Reading passage —
____________________

Multiple elements for single function

Redundancy provides a safety net in case one feature fails.

Multiple functions for single element

e.g.: living roof underneath solar panels, a windbreak that also provides lumber or soil retention

Patterns to details

Start with the big picture and then work your way down to the details.
Look at the patterns of the land and people.

Integrate rather than segregate

Bring plants and people together. Also the idea of many hands make light work and designing for the whole system.

Small and slow solutions

e.g.: erosion control plants, seed saving, building soil up, planting trees, starting with a small garden and then expanding, diving into one aspect until you become an expert.


Diversity creates stability, balance, and resilience. There is such a thing as too much diversity, as in when you cannot obtain a yield from any one crop, but polyculture is more effective and safer than monoculture.

____________________

Collected material —
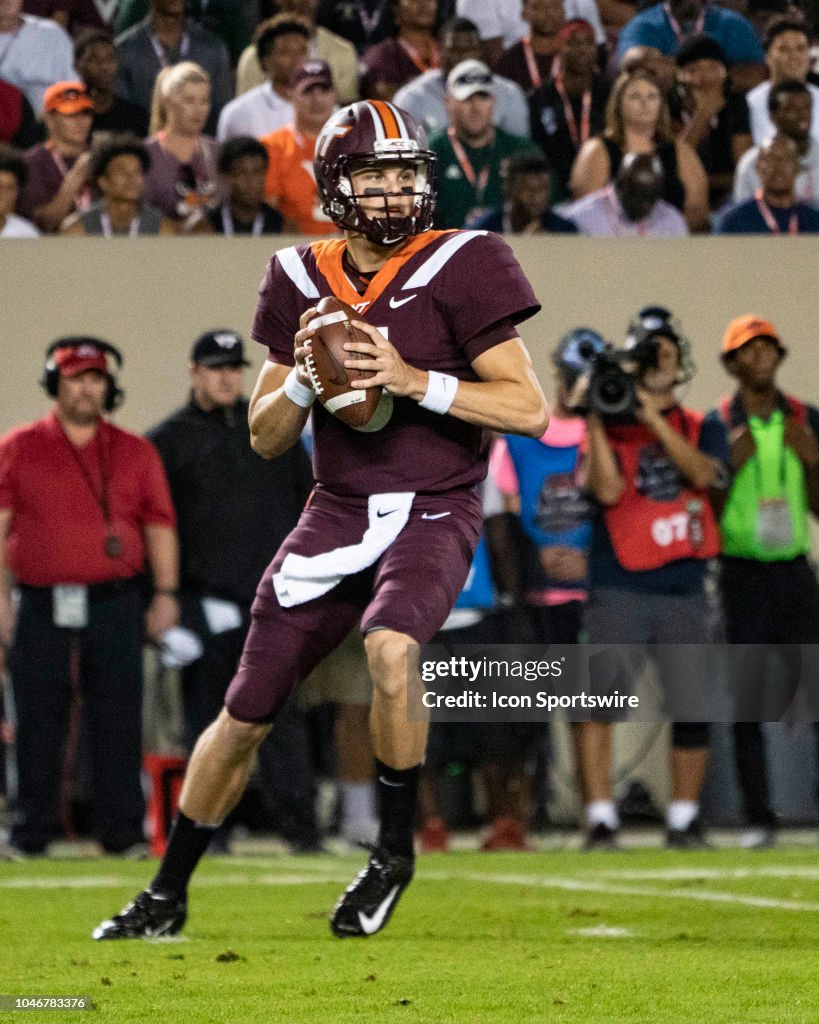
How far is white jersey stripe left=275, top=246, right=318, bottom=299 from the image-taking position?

____________________

What you will do —
a – Duplicate everything in the permaculture design notes from "Integrate rather than" down to "become an expert.".
b – According to the permaculture design notes, what does redundancy provide?
c – Pick up the permaculture design notes after their last sentence and write the next part.

Set of answers —
a –
Integrate rather than segregate

Bring plants and people together. Also the idea of many hands make light work and designing for the whole system.

Small and slow solutions

e.g.: erosion control plants, seed saving, building soil up, planting trees, starting with a small garden and then expanding, diving into one aspect until you become an expert.

b – A safety net in case one feature fails.

c –
Use edges

There is more diversity in edge space because it’s the meeting place of two systems (called the Edge Effect).

Use and respond to change

Permaculture is anything but static, and when the only constant is change we can view this as an opportunity to reinvent the space in a better way.

When in doubt, do nothing

If it’s not a yes, it’s a no.

Least change for the greatest effect

The idea of working smarter, not harder.

Give and receive feedback

By doing this we can better respond to change.

The problem is the solution

e.g.: humanure, compost, using pests like rabbit or deer for food.